Mier Pablo, Andrade-Navarro Miguel A
Institute of Organismic and Molecular Evolution, Johannes Gutenberg University Mainz, Hanns-Dieter-Hüsch-Weg 15, 55128 Mainz, Germany.
Comput Struct Biotechnol J. 2022 Sep 18;20:5516-5523. doi: 10.1016/j.csbj.2022.09.011. eCollection 2022.
Low complexity regions (LCRs) differ in amino acid composition from the background provided by the corresponding proteomes. The simplest LCRs are homorepeats (or polyX), regions composed of mostly-one amino acid type. Extensive research has been done to characterize homorepeats, and their taxonomic, functional and structural features depend on the amino acid type and sequence context. From them, the next step towards the study of LCRs are the regions composed of two types of amino acids, which we call polyXY. We classify polyXY in three categories based on the arrangement of the two amino acid types 'X' and 'Y': direpeats (e.g. 'XYXYXY'), joined (e.g. 'XXXYYY') and shuffled (e.g. 'XYYXXY'). We developed a script to search for polyXY, and located them in a comprehensive set of 20,340 reference proteomes. These results are available in a dedicated web server called XYs, in which the user can also submit their own protein datasets to detect polyXY. We studied the distribution of polyXY types by amino acid pair XY and category, and show that polyXY in Eukaryota are mainly located within intrinsically disordered regions. Our study provides a first step towards the characterization of polyXY as protein motifs.

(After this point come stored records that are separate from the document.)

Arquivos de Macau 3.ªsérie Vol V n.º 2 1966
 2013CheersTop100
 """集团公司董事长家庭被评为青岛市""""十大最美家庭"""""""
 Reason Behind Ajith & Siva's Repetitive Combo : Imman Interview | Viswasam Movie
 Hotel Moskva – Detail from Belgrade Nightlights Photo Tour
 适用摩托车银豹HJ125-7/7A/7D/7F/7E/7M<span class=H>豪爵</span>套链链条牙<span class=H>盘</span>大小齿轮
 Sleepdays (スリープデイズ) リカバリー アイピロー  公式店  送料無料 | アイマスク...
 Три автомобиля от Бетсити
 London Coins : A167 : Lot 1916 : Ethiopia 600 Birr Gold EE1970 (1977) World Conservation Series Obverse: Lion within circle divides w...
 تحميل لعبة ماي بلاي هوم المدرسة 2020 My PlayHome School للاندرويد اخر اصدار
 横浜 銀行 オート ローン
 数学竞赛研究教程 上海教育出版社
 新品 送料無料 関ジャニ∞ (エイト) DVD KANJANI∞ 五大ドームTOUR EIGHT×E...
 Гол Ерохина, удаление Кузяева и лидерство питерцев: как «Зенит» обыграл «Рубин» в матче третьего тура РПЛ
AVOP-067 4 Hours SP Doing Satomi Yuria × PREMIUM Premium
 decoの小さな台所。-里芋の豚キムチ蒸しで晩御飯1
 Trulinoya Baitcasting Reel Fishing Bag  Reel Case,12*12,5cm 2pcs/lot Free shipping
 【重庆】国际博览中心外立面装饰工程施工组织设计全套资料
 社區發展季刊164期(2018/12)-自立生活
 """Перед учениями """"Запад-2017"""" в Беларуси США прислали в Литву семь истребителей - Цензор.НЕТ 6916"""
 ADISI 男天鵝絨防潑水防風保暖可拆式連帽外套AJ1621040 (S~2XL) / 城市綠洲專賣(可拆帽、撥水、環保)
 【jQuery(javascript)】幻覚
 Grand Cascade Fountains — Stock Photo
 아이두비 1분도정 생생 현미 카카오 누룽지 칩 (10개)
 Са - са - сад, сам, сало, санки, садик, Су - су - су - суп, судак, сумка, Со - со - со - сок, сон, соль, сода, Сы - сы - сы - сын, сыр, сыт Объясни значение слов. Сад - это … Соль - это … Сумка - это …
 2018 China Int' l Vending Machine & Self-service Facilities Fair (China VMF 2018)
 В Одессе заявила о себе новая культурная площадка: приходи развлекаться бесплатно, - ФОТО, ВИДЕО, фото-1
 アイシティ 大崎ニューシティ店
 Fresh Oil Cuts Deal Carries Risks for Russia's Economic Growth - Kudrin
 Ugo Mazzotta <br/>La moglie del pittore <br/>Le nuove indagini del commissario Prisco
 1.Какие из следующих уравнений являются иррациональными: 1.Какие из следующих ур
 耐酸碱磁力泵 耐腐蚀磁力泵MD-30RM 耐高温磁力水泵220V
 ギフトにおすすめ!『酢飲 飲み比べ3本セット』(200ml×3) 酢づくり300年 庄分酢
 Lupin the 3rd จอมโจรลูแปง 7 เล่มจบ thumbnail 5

低复杂度区域(LCRs)在氨基酸组成上与相应蛋白质组提供的背景不同。最简单的LCRs是同聚物重复序列(或多聚X),即主要由一种氨基酸类型组成的区域。人们已经对同聚物重复序列进行了广泛研究,其分类学、功能和结构特征取决于氨基酸类型和序列背景。在此基础上,研究LCRs的下一步是研究由两种氨基酸组成的区域,我们将其称为多聚XY。我们根据两种氨基酸类型“X”和“Y”的排列方式将多聚XY分为三类:直接重复序列(如“XYXYXY”)、连接重复序列(如“XXXYYY”)和洗牌重复序列(如“XYYXXY”)。我们开发了一个脚本来搜索多聚XY,并在一组包含20340个参考蛋白质组的综合数据集中定位它们。这些结果可在一个名为XYs的专用网络服务器上获取,用户也可以在该服务器上提交自己的蛋白质数据集以检测多聚XY。我们通过氨基酸对XY和类别研究了多聚XY类型的分布,并表明真核生物中的多聚XY主要位于内在无序区域。我们的研究为将多聚XY表征为蛋白质基序迈出了第一步。